Problem requirements => Give the lines from the one containing "In the image" through the final line as a JSON list of strings, one string per line, skipping blank lines.

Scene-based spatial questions
· · · · · · ·

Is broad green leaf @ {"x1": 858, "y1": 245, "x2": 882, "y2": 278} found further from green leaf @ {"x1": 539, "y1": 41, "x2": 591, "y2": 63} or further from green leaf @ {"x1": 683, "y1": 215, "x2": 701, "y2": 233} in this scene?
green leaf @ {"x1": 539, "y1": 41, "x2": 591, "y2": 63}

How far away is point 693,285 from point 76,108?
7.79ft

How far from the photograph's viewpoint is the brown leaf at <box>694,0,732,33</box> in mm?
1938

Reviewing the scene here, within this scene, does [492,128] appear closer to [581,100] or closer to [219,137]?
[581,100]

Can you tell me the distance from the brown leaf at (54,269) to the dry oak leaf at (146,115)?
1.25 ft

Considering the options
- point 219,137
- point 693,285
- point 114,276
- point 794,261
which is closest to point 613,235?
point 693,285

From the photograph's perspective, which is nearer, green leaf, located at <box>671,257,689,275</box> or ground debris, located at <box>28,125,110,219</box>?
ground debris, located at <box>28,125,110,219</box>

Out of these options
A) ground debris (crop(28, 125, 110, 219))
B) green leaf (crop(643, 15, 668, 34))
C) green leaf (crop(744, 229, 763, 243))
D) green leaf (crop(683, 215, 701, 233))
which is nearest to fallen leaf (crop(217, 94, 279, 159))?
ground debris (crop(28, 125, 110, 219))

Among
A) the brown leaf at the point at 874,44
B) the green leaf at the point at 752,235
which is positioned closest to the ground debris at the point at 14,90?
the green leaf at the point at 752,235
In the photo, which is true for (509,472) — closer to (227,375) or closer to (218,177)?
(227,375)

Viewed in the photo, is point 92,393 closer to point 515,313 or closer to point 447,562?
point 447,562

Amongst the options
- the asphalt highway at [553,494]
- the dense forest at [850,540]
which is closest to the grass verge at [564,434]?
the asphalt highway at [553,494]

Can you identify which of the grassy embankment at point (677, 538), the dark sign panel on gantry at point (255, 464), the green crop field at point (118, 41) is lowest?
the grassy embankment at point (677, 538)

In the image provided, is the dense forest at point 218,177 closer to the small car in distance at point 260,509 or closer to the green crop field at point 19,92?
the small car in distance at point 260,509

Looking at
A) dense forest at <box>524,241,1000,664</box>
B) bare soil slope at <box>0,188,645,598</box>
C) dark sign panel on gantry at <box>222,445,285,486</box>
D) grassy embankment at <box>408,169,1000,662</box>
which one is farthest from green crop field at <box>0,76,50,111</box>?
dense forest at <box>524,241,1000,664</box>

· · · · · · ·

Answer to the task =>
[
  "In the image provided, is the dense forest at point 218,177 closer to the small car in distance at point 260,509 or closer to the green crop field at point 19,92?",
  "the small car in distance at point 260,509",
  "Looking at",
  "A) dense forest at <box>524,241,1000,664</box>",
  "B) bare soil slope at <box>0,188,645,598</box>",
  "C) dark sign panel on gantry at <box>222,445,285,486</box>",
  "D) grassy embankment at <box>408,169,1000,662</box>",
  "which one is farthest from green crop field at <box>0,76,50,111</box>?",
  "dense forest at <box>524,241,1000,664</box>"
]